Tom and I were doing every 2 hour barnyard checks through the night. And finally between the 4:30 AM check and the 6:30 AM check Wink delivered two lambs. By the time I found them they were licked clean and standing. I was unsure if they had nursed and the afterbirth had not delivered. So I dipped their umbilical cords, dried them some more with a towel and moved them into a dry clean pen in the barn. There I made sure they were nursing well.
They look a lot like Heidi’s lambs except the black lamb is a ewe lamb. Here’s the black lamb.
And here’s the brown lamb.
Heidi’s lambs we named Hodor (the black ram lamb) and Harlen (the brown ram lamb). Wink’s lambs we are calling Walda (the black ewe lamb) and Wendel (the brown ram lamb).
So for those of you who are adept at Shetland genetics, I can have question. The two escaped rams are Lewis who is black flecket and carries BB/BB color genetics and Bambam who is solid mioget carrying Bb/Bb color genetics with the mioget modifiers. Both of the ewes involved are Bb/Bb with some modification as well. So they each had a black lamb with white markings consistent with Lewis’ genetics and not Bambam’s. And they both had a brown lamb consistent with Bambam’s genetics and not Lewis’. Does this mean that each ewe was impregnated by both rams on their wild night of escape? Or is there some other explanation?
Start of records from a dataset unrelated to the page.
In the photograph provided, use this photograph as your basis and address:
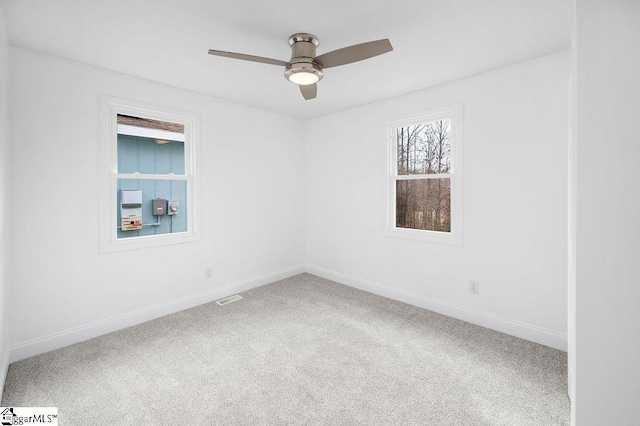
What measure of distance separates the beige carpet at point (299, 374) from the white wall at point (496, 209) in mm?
326

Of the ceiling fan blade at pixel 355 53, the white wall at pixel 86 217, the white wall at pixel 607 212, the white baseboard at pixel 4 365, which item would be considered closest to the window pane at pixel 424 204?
the ceiling fan blade at pixel 355 53

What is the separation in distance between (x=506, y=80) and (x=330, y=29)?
182cm

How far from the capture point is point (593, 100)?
1.13m

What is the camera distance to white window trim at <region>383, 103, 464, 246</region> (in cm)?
321

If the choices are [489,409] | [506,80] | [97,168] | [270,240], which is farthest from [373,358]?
[97,168]

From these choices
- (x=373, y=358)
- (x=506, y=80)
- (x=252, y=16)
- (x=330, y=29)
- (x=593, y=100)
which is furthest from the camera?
(x=506, y=80)

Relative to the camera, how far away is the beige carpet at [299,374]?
6.12ft

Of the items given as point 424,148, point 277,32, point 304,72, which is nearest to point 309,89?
point 304,72

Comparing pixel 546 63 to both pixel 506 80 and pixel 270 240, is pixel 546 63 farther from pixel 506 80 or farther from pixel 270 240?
pixel 270 240

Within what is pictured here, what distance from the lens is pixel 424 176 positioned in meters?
3.58

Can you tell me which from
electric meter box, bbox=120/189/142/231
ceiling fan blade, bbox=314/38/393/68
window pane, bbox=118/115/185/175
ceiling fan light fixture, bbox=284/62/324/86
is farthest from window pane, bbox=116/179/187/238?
ceiling fan blade, bbox=314/38/393/68

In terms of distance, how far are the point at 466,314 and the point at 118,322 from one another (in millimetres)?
3590

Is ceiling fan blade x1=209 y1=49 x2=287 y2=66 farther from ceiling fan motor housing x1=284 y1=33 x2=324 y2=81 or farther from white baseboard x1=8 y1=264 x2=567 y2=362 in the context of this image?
white baseboard x1=8 y1=264 x2=567 y2=362

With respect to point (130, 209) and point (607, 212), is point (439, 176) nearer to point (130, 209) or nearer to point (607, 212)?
point (607, 212)
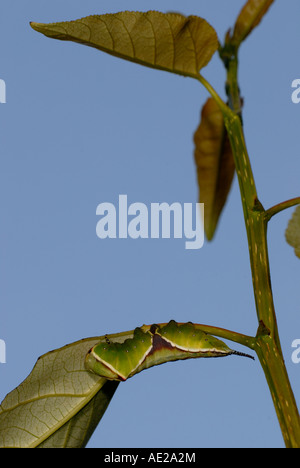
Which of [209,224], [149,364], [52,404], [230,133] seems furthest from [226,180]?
[52,404]

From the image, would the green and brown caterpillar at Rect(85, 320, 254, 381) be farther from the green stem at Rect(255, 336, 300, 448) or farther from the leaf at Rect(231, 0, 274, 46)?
the leaf at Rect(231, 0, 274, 46)

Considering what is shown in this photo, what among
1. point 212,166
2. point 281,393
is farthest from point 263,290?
point 212,166

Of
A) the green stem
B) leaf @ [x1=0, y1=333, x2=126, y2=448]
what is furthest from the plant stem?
leaf @ [x1=0, y1=333, x2=126, y2=448]

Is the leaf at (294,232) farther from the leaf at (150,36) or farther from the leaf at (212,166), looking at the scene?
the leaf at (150,36)

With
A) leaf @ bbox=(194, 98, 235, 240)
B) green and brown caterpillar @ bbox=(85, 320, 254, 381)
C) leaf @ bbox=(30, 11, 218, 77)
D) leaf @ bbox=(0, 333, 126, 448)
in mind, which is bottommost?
leaf @ bbox=(0, 333, 126, 448)

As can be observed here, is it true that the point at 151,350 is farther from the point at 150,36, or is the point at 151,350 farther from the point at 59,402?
the point at 150,36

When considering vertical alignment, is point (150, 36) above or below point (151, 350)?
above
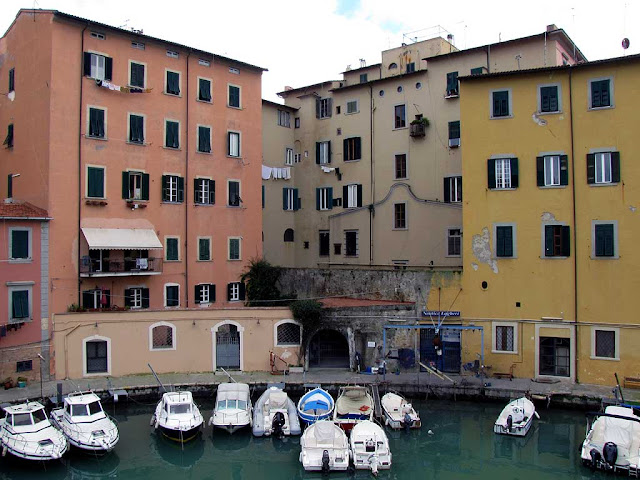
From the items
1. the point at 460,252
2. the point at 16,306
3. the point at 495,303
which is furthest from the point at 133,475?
the point at 460,252

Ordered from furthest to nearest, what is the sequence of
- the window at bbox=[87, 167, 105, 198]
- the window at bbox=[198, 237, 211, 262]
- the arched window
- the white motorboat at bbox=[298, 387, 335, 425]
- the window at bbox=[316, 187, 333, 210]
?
the arched window → the window at bbox=[316, 187, 333, 210] → the window at bbox=[198, 237, 211, 262] → the window at bbox=[87, 167, 105, 198] → the white motorboat at bbox=[298, 387, 335, 425]

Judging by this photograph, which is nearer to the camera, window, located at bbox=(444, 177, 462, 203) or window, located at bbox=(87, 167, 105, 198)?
window, located at bbox=(87, 167, 105, 198)

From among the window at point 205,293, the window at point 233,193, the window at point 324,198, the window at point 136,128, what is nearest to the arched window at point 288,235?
the window at point 324,198

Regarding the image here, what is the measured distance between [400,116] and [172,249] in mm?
17148

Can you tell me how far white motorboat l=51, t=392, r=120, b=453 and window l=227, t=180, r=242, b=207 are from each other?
15578 mm

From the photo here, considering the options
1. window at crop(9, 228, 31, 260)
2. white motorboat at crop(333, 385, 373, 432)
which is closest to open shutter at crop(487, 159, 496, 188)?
white motorboat at crop(333, 385, 373, 432)

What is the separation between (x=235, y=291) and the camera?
126 ft

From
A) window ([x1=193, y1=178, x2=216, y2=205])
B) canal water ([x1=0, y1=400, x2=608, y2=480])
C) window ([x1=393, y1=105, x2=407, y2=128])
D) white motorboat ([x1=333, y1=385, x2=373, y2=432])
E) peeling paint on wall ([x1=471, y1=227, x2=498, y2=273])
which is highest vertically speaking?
window ([x1=393, y1=105, x2=407, y2=128])

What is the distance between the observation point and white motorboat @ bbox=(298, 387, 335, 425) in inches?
1045

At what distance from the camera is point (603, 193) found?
29.3 metres

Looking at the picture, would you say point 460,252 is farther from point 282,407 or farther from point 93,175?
point 93,175

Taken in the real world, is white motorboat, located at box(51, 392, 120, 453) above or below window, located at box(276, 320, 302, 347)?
below

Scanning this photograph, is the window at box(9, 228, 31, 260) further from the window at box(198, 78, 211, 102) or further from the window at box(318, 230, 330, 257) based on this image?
the window at box(318, 230, 330, 257)

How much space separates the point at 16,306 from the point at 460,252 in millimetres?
24417
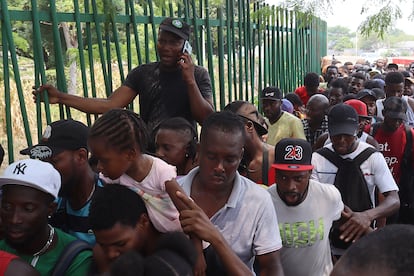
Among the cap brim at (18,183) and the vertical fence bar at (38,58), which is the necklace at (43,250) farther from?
the vertical fence bar at (38,58)

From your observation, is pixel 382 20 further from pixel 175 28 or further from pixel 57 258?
pixel 57 258

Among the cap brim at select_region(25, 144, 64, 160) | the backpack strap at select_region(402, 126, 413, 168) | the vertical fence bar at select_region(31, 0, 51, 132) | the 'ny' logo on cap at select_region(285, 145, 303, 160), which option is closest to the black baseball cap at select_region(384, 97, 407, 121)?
the backpack strap at select_region(402, 126, 413, 168)

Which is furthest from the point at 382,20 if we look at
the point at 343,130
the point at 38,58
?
the point at 38,58

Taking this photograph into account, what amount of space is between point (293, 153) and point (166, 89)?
3.66 ft

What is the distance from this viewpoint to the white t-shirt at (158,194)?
237 centimetres

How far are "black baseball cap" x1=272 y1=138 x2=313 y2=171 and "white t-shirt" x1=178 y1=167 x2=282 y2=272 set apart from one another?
676 millimetres

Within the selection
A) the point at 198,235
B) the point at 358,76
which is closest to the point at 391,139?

If Lewis is indeed BB/BB, he could not sire brown lambs. And BamBam could NOT sire black lambs out of brown-based ewes. The only plausible explanation is that Lewis is the sire, and he is BB/Bb.
Thanks for your input on this Michelle!
It’s unusual to have superfundication (2 different fathers per birth), but possible. In sheep it’s mostly because there usually isn’t exposure to two different rams during the same heat. Here’s one reference:
Wow! Thank you for the great reference. Both rams were put the same night so it does seem possible.